A CNB acredita que, “…funcionando em Núcleos a Executiva Nacional reforçará seu caráter colegiado o que deverá se refletir em decisões e encaminhamentos mais coletivos.”

A proposta em questão merece ser apreciada e aprovada no 6º Congresso. É preciso cuidar, porém, para que haja a devida integração entre os novos entes propostos, para a qual deve concorrer, direta e incisivamente, por vocação, a Secretaria Geral, que precisa ser fortalecida e reestruturada. É preciso cuidar, enfim, para que essa boa ideia saia do papel e das boas intenções.

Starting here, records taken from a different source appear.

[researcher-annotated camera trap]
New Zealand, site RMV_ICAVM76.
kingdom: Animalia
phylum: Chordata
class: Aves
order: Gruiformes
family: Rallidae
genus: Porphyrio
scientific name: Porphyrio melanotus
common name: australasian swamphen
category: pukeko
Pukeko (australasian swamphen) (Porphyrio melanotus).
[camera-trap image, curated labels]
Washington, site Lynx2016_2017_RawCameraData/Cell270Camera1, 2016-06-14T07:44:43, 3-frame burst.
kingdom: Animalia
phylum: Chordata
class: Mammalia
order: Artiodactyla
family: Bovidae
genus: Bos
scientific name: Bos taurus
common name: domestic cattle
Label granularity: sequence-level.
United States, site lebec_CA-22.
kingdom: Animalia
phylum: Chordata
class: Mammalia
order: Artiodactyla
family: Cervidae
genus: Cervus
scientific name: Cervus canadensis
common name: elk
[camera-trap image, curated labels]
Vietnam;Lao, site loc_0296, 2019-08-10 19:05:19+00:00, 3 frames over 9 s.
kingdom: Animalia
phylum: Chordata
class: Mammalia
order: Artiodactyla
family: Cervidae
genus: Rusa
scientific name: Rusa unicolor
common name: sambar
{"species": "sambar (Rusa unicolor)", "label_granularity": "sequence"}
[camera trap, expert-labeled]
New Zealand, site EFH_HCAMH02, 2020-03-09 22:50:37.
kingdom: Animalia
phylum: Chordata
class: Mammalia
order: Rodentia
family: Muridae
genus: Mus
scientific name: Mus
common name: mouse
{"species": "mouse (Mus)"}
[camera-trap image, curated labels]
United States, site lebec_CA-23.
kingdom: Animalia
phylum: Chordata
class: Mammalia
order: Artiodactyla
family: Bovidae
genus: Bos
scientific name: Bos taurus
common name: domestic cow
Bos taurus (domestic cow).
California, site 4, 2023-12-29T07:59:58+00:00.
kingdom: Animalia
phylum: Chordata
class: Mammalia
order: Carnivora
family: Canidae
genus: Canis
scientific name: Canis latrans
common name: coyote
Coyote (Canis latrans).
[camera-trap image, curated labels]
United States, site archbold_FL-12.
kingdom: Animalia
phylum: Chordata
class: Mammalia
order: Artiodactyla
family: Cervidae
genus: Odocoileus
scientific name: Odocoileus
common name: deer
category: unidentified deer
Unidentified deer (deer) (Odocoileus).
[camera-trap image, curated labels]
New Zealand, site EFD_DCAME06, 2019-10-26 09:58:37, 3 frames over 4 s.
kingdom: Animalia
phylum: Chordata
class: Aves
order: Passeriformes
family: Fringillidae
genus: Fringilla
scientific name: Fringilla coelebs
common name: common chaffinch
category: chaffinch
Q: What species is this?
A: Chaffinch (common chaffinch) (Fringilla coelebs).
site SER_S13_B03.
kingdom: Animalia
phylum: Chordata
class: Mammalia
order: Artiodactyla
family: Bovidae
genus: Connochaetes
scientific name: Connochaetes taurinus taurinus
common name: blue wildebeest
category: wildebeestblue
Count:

Uma lacuna presente na proposta refere-se à ausência da explicitação dos vínculos e mecanismos sistêmicos que conformam o sistema de planejamento e gestão estratégicos que será necessário instituir ou reestruturar, associado ao imprescindível mecanismo de prestação de contas das atividades previstas no plano, de responsabilidade da CEN. Sem o binômio plano-prestação de contas, assentado no princípio democrático da transparência, nenhuma estrutura de gestão, por mais bem desenhada que seja, funcionará apropriadamente.

Outra lacuna é a ausência de considerações sobre a necessidade de dotar a alta direção de instrumentos típicos de Estado Maior, como a Sala de Situação, extremamente importantes para dar maior potência e agilidade à formulação e gestão da intervenção política, face a situações complexas e desafiadoras como a que vivemos. Às vezes fica a impressão de que a direção maior decide sobre bases frágeis e quase sempre reativamente.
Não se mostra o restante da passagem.